Wie das funktioniert, muss man nicht verstehen. Man muss es hören – und spüren. Erster Eindruck nach dem Auspacken des Gold Phantom aus seinem würfelförmigen Karton mit dem aufgedruckten Leoparden, der auch von Apple stammen könnte: Wie kann ein so kleiner Lautsprecher so schwer sein? Zweiter Eindruck: Bei Apple wäre die Installation und das drahtlose Verbinden mit Mac oder iPhone sicherlich komfortabler und einfacher. Guter Klang ist den Ingenieuren bei Devialet definitiv wichtiger als eine kinderleichte Anbindung über WiFi und Bluetooth. Aber nach ein wenig Herumprobieren klappt’s dann doch. Der Phantom gibt ein spaciges Geräusch von sich, und bläst die Backen auf. Denn das gehört zum Design: Die beiden Tieftöner auf den Seitenflächen bewegen sich im Takt der Musik, sie atmen sozusagen – was den Alien-artigen Effekt der Box nur noch verstärkt.
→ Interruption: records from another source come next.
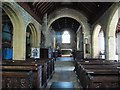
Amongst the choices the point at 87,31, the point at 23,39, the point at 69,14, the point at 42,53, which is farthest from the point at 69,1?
the point at 23,39

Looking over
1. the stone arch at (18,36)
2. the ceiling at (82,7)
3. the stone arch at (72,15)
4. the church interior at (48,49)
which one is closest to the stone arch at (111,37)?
the church interior at (48,49)

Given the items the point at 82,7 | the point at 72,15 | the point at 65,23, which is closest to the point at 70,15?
the point at 72,15

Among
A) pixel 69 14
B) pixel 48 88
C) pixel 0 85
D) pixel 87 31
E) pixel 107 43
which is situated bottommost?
pixel 48 88

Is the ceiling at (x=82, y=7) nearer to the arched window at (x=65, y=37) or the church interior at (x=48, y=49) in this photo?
the church interior at (x=48, y=49)

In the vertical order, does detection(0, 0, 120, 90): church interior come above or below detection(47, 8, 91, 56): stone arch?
below

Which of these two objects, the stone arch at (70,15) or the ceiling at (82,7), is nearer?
the ceiling at (82,7)

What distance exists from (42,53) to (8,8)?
5.40 m

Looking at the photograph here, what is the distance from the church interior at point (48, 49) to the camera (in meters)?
3.80

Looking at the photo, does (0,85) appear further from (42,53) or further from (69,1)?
(69,1)

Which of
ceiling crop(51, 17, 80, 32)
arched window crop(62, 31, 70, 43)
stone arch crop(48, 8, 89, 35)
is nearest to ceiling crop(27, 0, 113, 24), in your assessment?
stone arch crop(48, 8, 89, 35)

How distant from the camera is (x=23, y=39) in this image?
7.92 meters

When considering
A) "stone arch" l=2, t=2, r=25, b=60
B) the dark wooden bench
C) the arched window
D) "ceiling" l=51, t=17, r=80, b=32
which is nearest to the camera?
the dark wooden bench

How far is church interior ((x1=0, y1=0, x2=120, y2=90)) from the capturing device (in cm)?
380

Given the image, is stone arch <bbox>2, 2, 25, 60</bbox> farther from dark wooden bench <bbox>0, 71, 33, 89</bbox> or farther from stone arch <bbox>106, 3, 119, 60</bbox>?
dark wooden bench <bbox>0, 71, 33, 89</bbox>
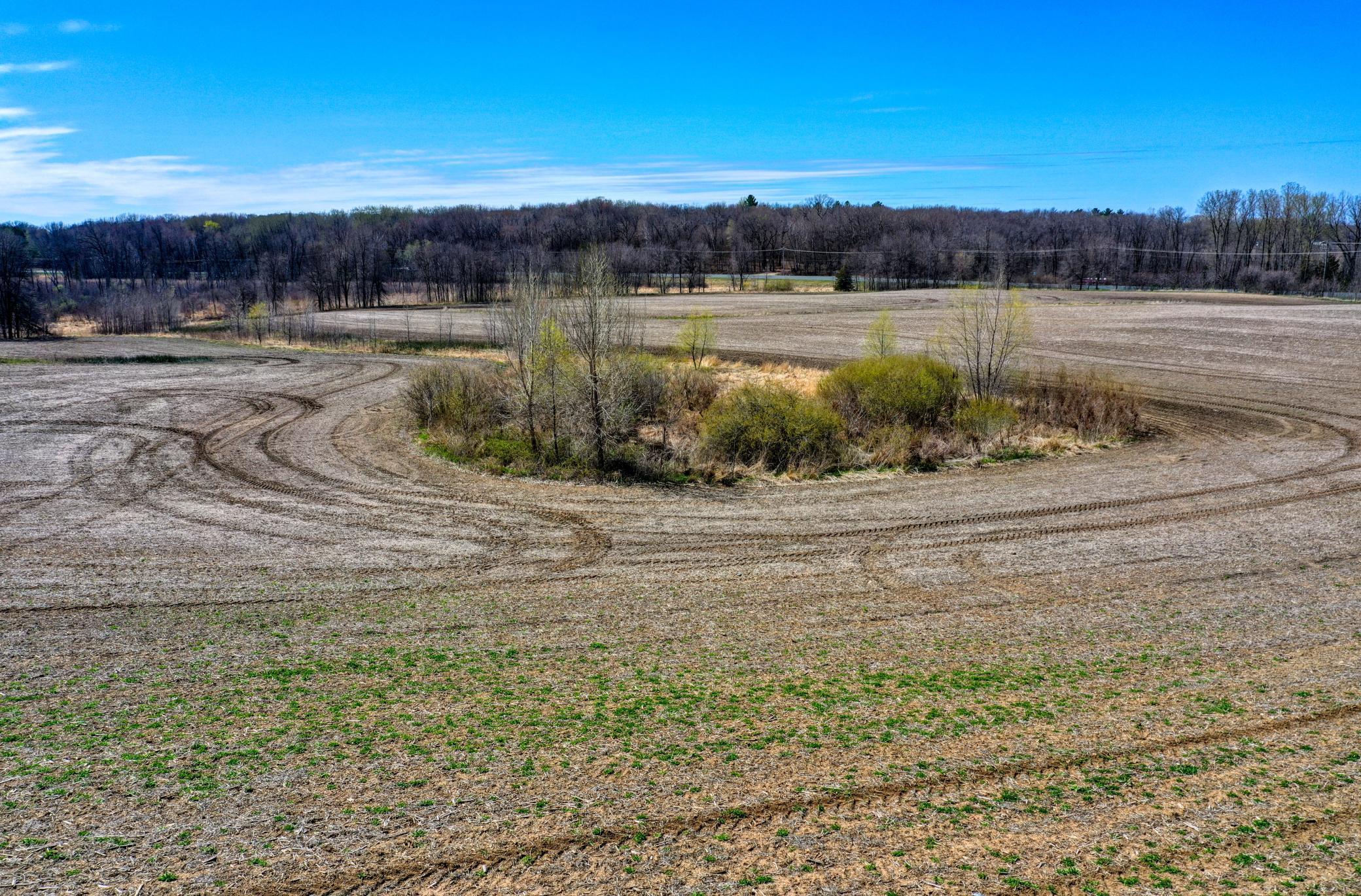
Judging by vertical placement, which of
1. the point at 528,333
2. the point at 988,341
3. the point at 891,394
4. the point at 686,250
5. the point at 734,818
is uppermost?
the point at 686,250

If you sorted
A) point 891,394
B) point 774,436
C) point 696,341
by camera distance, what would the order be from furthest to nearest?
1. point 696,341
2. point 891,394
3. point 774,436

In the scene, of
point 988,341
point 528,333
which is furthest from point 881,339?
point 528,333

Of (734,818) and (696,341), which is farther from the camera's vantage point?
(696,341)

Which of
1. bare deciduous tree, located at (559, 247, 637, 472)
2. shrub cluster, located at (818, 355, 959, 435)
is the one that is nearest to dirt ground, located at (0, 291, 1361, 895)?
bare deciduous tree, located at (559, 247, 637, 472)

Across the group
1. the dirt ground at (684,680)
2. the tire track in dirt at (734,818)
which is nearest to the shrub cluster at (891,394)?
the dirt ground at (684,680)

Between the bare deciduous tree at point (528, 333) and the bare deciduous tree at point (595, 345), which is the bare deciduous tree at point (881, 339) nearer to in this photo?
the bare deciduous tree at point (595, 345)

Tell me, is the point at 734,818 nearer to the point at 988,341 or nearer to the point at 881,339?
the point at 881,339

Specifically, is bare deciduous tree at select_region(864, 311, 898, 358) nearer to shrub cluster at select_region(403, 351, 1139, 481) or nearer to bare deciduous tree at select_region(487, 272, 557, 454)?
shrub cluster at select_region(403, 351, 1139, 481)
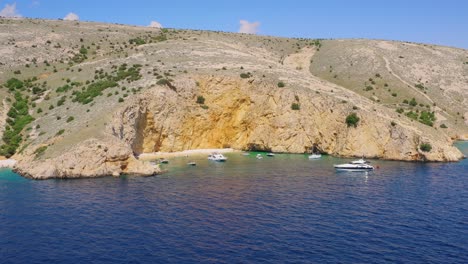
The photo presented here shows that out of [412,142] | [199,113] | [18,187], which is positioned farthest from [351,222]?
[199,113]

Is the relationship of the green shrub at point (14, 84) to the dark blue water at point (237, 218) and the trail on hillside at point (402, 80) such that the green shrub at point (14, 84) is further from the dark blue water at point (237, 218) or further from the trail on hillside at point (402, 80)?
the trail on hillside at point (402, 80)

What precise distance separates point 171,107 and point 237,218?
5186 cm

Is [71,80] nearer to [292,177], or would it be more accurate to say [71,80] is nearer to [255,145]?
[255,145]

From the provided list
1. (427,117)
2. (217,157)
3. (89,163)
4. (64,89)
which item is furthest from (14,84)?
(427,117)

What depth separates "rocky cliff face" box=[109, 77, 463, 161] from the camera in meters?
93.4

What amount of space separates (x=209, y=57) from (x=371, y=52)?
76.3m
Der Klang? Ohne Worte. Ein unfassbarer Wumms. 4.500 Watt Musikleistung bei einem Lautsprecher dürften ungefähr 740 PS in einem Lamborghini Aventador entsprechen. Zum Vergleich: Der Beoplay A9 von Bang & Olufsen, ein hochgepriesener Multiroom-Lautsprecher, begnügt sich mit 480 Watt. Man dreht den Phantom lauter und lauter und lauter – klirrt nicht, verzerrt nicht, scheppert nicht. Nur beim Nachbarn unten wackeln die Teller in der Kommode.

Wirklich sozialverträglich ist der Gold Phantom auf maximaler Lautstärke nicht. Und der Ohrenarzt macht sich auch schon Sorgen. Dafür lässt sich von der Dachterrasse aus wahrscheinlich ein halber Münchner Stadtteil beschallen. Die Bässe wummern sensationell, die Höhen sind kristallklar. Devialet, das seine Technik künftig auch in Autos und Smartphones einbauen will, verspricht "eine komplett unverfälschte Klangqualität". Also genau so, wie die Musiker im Studio ihre Stücke eingespielt haben. Und wer möchte nach dem Probehören daran zweifeln?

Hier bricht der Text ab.